• Entries shown:
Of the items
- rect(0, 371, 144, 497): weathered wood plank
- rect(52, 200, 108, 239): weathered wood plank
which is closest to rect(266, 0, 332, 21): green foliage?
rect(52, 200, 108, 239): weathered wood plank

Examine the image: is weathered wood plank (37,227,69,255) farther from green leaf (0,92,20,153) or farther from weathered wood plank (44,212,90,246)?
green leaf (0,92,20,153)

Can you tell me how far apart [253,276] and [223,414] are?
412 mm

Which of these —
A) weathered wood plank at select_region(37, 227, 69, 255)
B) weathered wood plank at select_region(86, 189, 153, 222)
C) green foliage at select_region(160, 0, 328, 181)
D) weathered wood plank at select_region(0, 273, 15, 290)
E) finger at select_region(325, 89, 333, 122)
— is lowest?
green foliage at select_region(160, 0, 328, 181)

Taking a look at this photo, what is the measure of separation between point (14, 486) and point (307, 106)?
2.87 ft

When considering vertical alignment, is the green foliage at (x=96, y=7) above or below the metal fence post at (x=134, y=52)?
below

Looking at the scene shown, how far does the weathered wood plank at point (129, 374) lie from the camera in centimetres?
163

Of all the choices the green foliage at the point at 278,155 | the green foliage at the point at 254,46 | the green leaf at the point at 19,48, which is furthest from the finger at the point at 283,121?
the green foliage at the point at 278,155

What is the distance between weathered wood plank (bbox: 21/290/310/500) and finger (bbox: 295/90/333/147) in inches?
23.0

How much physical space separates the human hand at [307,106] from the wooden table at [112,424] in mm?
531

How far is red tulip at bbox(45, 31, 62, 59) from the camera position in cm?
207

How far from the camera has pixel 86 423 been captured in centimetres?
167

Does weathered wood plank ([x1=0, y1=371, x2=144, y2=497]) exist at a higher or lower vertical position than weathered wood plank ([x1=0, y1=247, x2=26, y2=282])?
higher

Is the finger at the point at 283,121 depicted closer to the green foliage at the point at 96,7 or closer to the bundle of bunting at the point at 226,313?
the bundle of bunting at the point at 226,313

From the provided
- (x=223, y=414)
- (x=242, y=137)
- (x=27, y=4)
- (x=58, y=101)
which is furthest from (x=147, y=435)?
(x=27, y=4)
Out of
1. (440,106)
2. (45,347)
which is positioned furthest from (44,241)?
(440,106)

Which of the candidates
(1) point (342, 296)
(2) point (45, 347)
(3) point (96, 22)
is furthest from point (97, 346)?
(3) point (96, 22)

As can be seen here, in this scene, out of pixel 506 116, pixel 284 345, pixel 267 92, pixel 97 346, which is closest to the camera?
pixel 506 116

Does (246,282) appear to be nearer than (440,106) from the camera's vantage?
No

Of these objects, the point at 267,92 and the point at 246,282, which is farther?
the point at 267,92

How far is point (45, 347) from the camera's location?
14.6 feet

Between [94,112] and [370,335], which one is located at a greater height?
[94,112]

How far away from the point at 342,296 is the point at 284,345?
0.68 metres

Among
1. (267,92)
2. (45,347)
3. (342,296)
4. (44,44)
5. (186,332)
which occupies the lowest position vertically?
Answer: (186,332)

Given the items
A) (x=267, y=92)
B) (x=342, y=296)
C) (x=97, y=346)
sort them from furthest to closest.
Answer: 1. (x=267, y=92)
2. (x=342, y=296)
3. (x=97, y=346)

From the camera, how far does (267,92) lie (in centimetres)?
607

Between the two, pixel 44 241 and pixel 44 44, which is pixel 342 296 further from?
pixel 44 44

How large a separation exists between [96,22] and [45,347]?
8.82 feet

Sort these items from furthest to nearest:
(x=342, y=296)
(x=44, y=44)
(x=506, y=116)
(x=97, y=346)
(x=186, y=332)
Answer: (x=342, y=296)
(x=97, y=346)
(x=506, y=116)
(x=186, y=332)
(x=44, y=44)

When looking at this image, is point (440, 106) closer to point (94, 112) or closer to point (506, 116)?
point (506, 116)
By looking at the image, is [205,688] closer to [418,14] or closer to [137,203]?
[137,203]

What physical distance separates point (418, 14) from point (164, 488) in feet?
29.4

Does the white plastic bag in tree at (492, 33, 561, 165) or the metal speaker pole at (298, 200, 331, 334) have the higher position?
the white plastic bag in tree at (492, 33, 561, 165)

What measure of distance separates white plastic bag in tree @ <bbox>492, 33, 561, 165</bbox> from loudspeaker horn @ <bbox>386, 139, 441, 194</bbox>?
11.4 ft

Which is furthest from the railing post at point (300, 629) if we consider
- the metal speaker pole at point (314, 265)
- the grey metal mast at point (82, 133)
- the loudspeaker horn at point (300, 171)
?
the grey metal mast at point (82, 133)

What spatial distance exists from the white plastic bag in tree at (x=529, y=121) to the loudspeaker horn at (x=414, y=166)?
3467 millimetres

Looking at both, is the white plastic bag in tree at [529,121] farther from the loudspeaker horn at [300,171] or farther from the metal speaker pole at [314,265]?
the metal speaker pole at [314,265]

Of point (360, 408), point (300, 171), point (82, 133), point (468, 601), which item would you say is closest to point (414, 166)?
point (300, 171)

• Problem statement: Print the lines of the material above word for word, starting at the line that contains "Between [94,112] and" and ending after the line that contains "3467 millimetres".

• Answer below:
Between [94,112] and [370,335], which one is located at a greater height?
[94,112]

How far away from the point at 342,296 is the point at 284,345?
0.68 metres

Among
1. (267,92)
2. (45,347)
3. (342,296)
4. (44,44)
5. (186,332)
which occupies the lowest position vertically?
Answer: (186,332)

Given the items
A) (x=267, y=92)
B) (x=342, y=296)
C) (x=97, y=346)
sort them from furthest to closest.
Answer: 1. (x=267, y=92)
2. (x=342, y=296)
3. (x=97, y=346)

From the camera, how far does (267,92) lie (in centimetres)?
607

Between the two, pixel 44 241 and pixel 44 44, which is pixel 342 296 further from?
pixel 44 44

How large a separation exists between [96,22] and [45,347]?
8.82 feet

Sort these items from furthest to nearest:
(x=342, y=296)
(x=44, y=44)
(x=506, y=116)
(x=97, y=346)
(x=186, y=332)
Answer: (x=342, y=296)
(x=97, y=346)
(x=506, y=116)
(x=186, y=332)
(x=44, y=44)

When looking at this image, is point (440, 106) closer to point (94, 112) or closer to point (506, 116)?
point (506, 116)
By looking at the image, is [205,688] closer to [418,14] or closer to [137,203]?
[137,203]

What physical distance separates point (418, 14) from point (164, 488) in feet?
29.4

Does the white plastic bag in tree at (492, 33, 561, 165) or the metal speaker pole at (298, 200, 331, 334) have the higher position?
the white plastic bag in tree at (492, 33, 561, 165)

What measure of distance separates white plastic bag in tree @ <bbox>492, 33, 561, 165</bbox> from loudspeaker horn @ <bbox>386, 139, 441, 194</bbox>?
11.4 ft

Which is furthest from the railing post at point (300, 629) if we consider
- the metal speaker pole at point (314, 265)
- the grey metal mast at point (82, 133)
- the loudspeaker horn at point (300, 171)
?
the grey metal mast at point (82, 133)

What spatial distance exists from the white plastic bag in tree at (x=529, y=121) to the loudspeaker horn at (x=414, y=166)?
3467 millimetres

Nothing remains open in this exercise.